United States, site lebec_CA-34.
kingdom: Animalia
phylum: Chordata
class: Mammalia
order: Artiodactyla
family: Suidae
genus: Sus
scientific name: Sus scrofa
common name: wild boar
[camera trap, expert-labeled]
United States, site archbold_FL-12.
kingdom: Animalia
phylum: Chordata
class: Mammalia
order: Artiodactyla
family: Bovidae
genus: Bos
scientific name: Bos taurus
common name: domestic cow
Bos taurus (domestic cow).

## What to produce
A word-for-word copy of the material is required.

## Answer to this exercise
United States, site lebec_CA-34.
kingdom: Animalia
phylum: Chordata
class: Mammalia
order: Artiodactyla
family: Suidae
genus: Sus
scientific name: Sus scrofa
common name: wild boar
[camera trap, expert-labeled]
United States, site archbold_FL-12.
kingdom: Animalia
phylum: Chordata
class: Mammalia
order: Artiodactyla
family: Bovidae
genus: Bos
scientific name: Bos taurus
common name: domestic cow
Bos taurus (domestic cow).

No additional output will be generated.